Abstract
Attempts have been made to establish protocol for in vitro propagation of Momordica tuberosa (Cogn) Roxb. using nodal segments and shoot apices obtained from field-grown mature plants. In vitro regeneration was achieved from nodal explants on Murashige and Skoog's (MS) medium supplemented with 6-benzyladenine at 2.22, 4.40, 6.62, and 8.90 μM and kinetin at 2.32, 4.60, 6.92, and 9.30 μM either alone or in combination (BA + Kn). Within the ranges evaluated, the regeneration medium containing 4.40 μM BA combined with 4.60 μM Kn showed highest regeneration efficiency, with 9.0 ± 0.49 shoots per explant. Such in vitro regenerated shoots attained a maximum length of 10.0 ± 0.47 cm. The regeneration medium containing BA + Kn was used to subculture regenerated shoots at 4-week intervals.

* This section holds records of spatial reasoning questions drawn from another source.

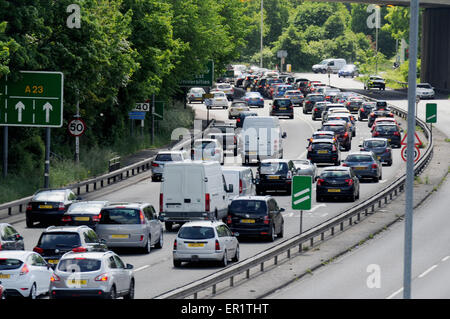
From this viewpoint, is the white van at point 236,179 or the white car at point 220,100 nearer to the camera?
the white van at point 236,179

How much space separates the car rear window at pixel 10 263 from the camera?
2645 centimetres

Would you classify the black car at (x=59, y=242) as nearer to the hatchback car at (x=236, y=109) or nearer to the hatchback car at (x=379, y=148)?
the hatchback car at (x=379, y=148)

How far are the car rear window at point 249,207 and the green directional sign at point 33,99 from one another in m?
13.9

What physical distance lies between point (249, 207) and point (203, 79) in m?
54.5

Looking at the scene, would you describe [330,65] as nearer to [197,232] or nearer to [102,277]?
[197,232]

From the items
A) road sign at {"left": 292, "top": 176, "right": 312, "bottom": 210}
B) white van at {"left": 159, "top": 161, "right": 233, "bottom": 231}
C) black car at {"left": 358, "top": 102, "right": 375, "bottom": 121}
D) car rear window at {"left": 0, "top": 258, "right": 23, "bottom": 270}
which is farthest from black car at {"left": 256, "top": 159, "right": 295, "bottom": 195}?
black car at {"left": 358, "top": 102, "right": 375, "bottom": 121}

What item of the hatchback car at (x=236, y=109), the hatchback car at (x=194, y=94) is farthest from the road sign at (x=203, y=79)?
the hatchback car at (x=194, y=94)

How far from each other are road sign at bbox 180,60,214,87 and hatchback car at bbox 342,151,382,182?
36.9 meters

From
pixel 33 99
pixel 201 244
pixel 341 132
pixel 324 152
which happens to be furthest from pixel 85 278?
pixel 341 132

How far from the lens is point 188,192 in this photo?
3919cm

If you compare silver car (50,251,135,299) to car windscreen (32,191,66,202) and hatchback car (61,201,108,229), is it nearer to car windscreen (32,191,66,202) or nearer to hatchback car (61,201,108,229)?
hatchback car (61,201,108,229)

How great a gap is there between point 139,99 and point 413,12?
48.6m

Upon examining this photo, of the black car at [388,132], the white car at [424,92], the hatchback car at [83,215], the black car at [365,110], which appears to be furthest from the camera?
the white car at [424,92]

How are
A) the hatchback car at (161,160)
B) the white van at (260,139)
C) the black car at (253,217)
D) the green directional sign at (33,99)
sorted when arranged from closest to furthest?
the black car at (253,217)
the green directional sign at (33,99)
the hatchback car at (161,160)
the white van at (260,139)
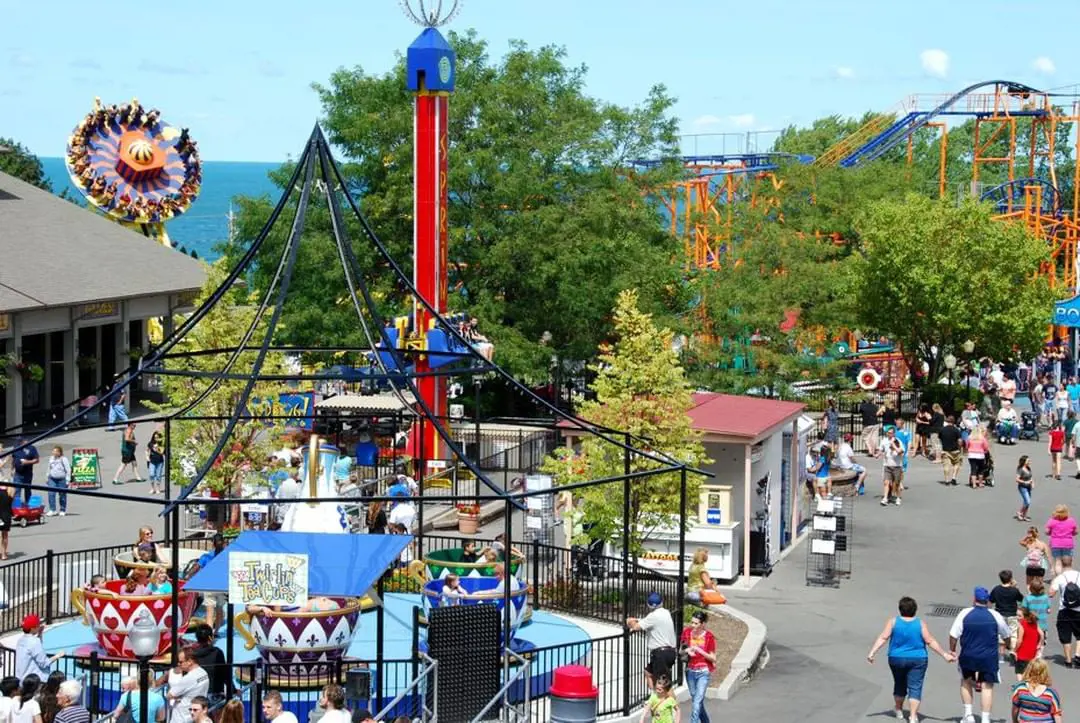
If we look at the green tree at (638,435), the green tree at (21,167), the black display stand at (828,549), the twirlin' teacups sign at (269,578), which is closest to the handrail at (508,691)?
the twirlin' teacups sign at (269,578)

BA at 13.30 μM induced regeneration from shoot apex cultures, and 75% of explants showed regeneration efficiency with 7.8 ± 0.66 cm as the mean length of shoot. Such shoots could be subcultured on medium containing BA. Microshoots were rooted onto MS medium supplemented with 4.90 μM indole-3-butyric acid. Regenerated plants were established in the greenhouse with 90% survival rate. The protocol is simple, rapid, and efficient for in vitro propagation of nodal explants and shoot apices of M. tuberosa.
The authors are thankful to Prof. V. S. Raju, Plant Systematics Laboratory, Department of Botany, Kakatiya University, Warangal, India, for providing the plant material.